Task to complete: Update the items below by replacing every "white blossom" with "white flower", leaving everything else unchanged.

Extracted information:
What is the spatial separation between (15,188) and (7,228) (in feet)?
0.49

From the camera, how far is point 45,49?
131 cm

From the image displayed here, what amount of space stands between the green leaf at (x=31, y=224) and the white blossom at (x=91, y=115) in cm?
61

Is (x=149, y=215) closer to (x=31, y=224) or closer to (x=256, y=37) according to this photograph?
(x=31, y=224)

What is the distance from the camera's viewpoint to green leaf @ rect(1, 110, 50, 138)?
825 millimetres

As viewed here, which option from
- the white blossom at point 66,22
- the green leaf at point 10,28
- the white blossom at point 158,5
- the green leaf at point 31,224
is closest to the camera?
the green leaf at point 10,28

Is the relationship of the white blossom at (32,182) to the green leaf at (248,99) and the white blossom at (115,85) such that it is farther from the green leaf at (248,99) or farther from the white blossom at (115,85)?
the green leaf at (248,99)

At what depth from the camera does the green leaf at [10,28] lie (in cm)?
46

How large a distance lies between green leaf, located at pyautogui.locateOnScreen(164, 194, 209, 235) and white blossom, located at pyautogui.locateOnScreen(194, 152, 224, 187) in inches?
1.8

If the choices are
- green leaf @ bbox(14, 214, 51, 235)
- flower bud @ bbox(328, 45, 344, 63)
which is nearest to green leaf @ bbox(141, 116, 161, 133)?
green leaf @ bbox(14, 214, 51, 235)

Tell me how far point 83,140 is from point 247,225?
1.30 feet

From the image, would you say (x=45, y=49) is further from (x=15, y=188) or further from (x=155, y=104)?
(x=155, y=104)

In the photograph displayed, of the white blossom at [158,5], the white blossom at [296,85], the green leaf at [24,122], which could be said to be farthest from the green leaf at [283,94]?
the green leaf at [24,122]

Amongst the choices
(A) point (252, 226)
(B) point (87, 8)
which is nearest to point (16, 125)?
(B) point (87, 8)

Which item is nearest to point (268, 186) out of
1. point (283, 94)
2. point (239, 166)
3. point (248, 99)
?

Exercise response:
What is the spatial separation between (15,188) and (7,228) (in feet)?
0.49

From the camera, how far is point 45,49?
131 cm

From the image displayed here, what amount of space stands between the green leaf at (x=31, y=224) and the white flower at (x=91, y=115) in cm?
61

Is (x=149, y=215) closer to (x=31, y=224) or closer to (x=256, y=37) according to this photograph?
(x=31, y=224)

What is the distance from the camera's viewpoint to green leaf @ rect(1, 110, 50, 138)?
825 millimetres

As viewed here, which option from
- the white flower at point 66,22
- the green leaf at point 10,28
- the white flower at point 158,5
- the green leaf at point 31,224
is closest to the camera?
the green leaf at point 10,28

Is the relationship of the white flower at (32,182) to the green leaf at (248,99) and the white flower at (115,85) such that it is farther from the green leaf at (248,99) or farther from the white flower at (115,85)?
the green leaf at (248,99)

At what depth from the camera does the green leaf at [10,28] lie (in cm)?
46

How large a distance lies between green leaf, located at pyautogui.locateOnScreen(164, 194, 209, 235) and white flower, located at pyautogui.locateOnScreen(194, 152, 224, 187) in inches?
1.8

If the choices are
- green leaf @ bbox(14, 214, 51, 235)
- flower bud @ bbox(328, 45, 344, 63)
which is nearest to green leaf @ bbox(141, 116, 161, 133)?
green leaf @ bbox(14, 214, 51, 235)

Tell me how far point 83,140 is from point 247,225?
1.30 feet

From the image, would you say (x=45, y=49) is further from (x=15, y=188) or further from (x=155, y=104)?
(x=155, y=104)

In the photograph displayed, of the white flower at [158,5], the white flower at [296,85], the green leaf at [24,122], which could be said to be farthest from the green leaf at [283,94]?
the green leaf at [24,122]

Amongst the choices
(A) point (252, 226)
(B) point (87, 8)
which is nearest to point (16, 125)?
(B) point (87, 8)

Which item is nearest to point (268, 186) out of
1. point (283, 94)
2. point (239, 166)
3. point (248, 99)
?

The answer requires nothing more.